Brano fornito:
####
Siamo nel pieno della campagna vaccinale che procede a ritmo sostenuto in tutta Europa, con vaccini di nuova generazione, a Rna come Pfizer e Moderna, o a vettore adenovirale come AstraZeneca.
L’euforia di avere a disposizione vaccini efficaci e sicuri a poco più di un anno dalla comparsa del Covid-19 è in questi giorni messa alla prova dalla notizia di alcuni casi, rari ma molto gravi, soprattutto di donne di età compresa tra i 20 e i 55 anni, che dopo la vaccinazione con AstraZeneca hanno sviluppato un quadro clinico complesso caratterizzato da diminuzione delle piastrine e trombosi venose in vari siti, compreso il cervello. Due studi appena pubblicati sulla prestigiosa rivista New England Journal of Medicine aiutano a fare chiarezza. Questi studi hanno caratterizzato le complicazioni in undici soggetti tedeschi e austriaci e cinque norvegesi, prevalentemente donne.
####
Attività da svolgere:
• a. Secondo il testo sulla campagna vaccinale, in quale fascia d'età rientravano soprattutto le donne colpite dalle gravi complicazioni dopo la vaccinazione con AstraZeneca?
• b. Riprendi il testo sulla campagna vaccinale dopo la sua ultima frase e portalo avanti.
####
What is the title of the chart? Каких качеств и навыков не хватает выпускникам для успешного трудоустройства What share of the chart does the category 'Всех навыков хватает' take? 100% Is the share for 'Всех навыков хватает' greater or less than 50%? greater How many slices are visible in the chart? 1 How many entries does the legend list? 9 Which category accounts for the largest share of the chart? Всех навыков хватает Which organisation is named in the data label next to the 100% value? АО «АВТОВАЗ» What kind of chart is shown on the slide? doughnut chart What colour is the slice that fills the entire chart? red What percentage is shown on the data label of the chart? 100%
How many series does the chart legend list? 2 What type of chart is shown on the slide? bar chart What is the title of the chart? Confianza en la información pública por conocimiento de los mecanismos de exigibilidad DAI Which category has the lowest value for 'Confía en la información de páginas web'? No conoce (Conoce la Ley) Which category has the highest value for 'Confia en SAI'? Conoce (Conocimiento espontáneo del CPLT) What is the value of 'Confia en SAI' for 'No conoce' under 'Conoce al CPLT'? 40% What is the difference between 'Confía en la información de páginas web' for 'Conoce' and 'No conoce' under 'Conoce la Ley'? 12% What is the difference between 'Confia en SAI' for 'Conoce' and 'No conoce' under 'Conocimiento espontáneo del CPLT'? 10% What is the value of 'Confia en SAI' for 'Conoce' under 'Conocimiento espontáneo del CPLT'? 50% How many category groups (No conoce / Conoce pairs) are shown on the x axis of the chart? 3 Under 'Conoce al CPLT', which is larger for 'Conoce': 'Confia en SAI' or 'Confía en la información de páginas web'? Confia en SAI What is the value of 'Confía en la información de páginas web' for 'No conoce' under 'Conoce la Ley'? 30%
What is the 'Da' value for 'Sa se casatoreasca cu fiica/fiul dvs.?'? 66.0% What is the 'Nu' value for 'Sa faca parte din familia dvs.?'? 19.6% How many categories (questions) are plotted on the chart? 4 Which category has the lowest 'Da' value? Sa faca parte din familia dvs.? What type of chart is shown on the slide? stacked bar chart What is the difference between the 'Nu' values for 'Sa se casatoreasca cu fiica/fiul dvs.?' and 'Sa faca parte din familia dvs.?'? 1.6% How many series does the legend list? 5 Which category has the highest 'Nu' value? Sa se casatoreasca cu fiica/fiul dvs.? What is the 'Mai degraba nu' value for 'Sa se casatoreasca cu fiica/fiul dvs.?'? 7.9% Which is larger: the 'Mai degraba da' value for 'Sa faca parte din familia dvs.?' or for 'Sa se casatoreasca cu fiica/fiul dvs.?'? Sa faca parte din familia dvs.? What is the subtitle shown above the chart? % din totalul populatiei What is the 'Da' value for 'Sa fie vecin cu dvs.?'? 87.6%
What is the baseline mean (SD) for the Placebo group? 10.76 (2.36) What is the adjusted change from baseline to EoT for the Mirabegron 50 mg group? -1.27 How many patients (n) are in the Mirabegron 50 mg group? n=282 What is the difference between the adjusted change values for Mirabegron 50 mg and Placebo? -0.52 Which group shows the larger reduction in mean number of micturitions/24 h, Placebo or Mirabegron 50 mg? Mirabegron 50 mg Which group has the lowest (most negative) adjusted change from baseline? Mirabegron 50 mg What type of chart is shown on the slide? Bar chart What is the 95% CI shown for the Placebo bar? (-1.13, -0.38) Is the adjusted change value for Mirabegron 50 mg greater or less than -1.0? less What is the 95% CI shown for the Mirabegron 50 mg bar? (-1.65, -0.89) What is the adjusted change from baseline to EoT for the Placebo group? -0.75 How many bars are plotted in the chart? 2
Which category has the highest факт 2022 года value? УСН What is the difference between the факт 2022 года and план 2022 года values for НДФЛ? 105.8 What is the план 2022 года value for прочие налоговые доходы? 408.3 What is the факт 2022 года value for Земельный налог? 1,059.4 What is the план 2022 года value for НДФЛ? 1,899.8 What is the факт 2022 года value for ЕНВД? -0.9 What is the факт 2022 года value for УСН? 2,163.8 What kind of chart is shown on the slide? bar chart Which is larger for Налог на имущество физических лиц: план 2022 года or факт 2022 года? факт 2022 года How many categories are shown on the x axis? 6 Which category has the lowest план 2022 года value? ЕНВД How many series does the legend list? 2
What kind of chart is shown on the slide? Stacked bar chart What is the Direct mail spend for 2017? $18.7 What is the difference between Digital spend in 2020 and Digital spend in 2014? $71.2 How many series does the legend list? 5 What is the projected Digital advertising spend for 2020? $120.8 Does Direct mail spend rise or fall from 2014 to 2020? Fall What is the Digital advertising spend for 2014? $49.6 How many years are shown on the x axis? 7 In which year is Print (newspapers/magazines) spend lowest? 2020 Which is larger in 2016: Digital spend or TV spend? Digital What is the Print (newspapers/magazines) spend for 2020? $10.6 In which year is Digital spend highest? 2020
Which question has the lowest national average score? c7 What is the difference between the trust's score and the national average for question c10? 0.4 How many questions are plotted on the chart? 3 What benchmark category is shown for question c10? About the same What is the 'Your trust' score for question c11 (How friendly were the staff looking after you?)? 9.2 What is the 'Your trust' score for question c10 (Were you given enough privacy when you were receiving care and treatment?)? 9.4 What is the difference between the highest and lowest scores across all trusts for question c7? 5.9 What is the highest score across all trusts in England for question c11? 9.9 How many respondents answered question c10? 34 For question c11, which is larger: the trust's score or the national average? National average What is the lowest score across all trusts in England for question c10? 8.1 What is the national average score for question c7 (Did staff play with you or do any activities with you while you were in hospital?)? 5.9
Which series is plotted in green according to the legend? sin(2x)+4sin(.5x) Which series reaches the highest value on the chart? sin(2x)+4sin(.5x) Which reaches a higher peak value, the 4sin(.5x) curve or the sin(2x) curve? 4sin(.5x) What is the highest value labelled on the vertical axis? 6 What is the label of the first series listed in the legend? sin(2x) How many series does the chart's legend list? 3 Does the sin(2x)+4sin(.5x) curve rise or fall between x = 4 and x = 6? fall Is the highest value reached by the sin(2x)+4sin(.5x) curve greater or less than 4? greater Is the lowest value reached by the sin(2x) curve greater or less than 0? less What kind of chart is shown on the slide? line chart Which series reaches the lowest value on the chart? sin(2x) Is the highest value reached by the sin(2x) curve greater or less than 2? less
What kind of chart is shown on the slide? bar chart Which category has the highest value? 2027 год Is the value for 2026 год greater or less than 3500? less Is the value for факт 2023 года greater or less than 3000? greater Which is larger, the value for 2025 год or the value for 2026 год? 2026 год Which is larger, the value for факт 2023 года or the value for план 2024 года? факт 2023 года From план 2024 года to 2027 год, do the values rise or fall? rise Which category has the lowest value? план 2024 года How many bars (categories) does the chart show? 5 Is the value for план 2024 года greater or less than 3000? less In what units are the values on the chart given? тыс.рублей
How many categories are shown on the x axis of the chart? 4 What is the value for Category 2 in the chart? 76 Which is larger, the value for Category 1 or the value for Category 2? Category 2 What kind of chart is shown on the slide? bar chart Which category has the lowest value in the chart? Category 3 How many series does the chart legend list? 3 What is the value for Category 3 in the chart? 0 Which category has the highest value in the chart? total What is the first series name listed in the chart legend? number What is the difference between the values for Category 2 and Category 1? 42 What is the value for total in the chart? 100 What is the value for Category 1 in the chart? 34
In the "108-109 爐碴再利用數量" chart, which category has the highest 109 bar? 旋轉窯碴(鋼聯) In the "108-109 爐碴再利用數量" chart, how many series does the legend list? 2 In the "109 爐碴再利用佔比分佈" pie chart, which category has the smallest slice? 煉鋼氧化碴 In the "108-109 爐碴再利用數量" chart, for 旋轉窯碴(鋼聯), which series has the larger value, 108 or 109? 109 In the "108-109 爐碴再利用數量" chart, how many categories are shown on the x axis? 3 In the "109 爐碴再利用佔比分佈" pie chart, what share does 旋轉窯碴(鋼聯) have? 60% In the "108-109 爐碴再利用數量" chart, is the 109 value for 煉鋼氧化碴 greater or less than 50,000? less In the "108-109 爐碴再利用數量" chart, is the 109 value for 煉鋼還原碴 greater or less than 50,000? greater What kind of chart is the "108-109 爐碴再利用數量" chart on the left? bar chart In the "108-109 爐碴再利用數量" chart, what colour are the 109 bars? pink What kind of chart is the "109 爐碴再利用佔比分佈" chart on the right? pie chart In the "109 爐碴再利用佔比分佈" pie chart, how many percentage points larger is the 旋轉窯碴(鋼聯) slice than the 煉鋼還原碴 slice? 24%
####
Soluzioni degli esercizi:
• a. Tra i 20 e i 55 anni.

• b.
I dati dimostrano che i sintomi (difficoltà respiratoria, dolore al petto, forte mal di testa, dolore addominale persistente, vista offuscata, vertigini, comparsa spontanea di lividi) compaiono da cinque a 20 giorni dopo la vaccinazione, e correlano con la produzione di anticorpi contro un normale componente del nostro organismo, una proteina prodotta dalle piastrine che si chiama FP4. Questi auto-anticorpi patologici si legano a FP4, attivano le piastrine provocando una catena di eventi che portano alla trombosi. Sulla base di alcune importanti caratteristiche e della probabile associazione col vaccino, questa sindrome è stata denominata trombocitopenia trombotica immune indotta da vaccino (Vitt è l’acronimo inglese). Si tratta quindi di una sindrome nuova, mediata da auto-anticorpi, molto diversa dalle classiche trombosi venose profonde che hanno altre cause e non aumentano il rischio di ammalarsi di Vitt.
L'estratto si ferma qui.